MATERIAL SHOWN =
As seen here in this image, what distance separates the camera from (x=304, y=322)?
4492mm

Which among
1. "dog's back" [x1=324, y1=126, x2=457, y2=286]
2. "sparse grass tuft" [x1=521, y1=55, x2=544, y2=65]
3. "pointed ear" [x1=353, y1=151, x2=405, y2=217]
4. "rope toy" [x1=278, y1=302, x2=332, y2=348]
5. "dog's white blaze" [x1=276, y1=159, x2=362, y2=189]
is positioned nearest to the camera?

WHAT IS REQUIRED =
Copy the rows above word for word, keeping every line as it appears.

FULL RESPONSE =
As seen here in this image, what distance separates the camera from (x=304, y=322)?
4492mm

Which among
1. "dog's back" [x1=324, y1=126, x2=457, y2=286]
2. "sparse grass tuft" [x1=521, y1=55, x2=544, y2=65]
3. "pointed ear" [x1=353, y1=151, x2=405, y2=217]
4. "rope toy" [x1=278, y1=302, x2=332, y2=348]
5. "dog's white blaze" [x1=276, y1=159, x2=362, y2=189]
is positioned nearest to the camera?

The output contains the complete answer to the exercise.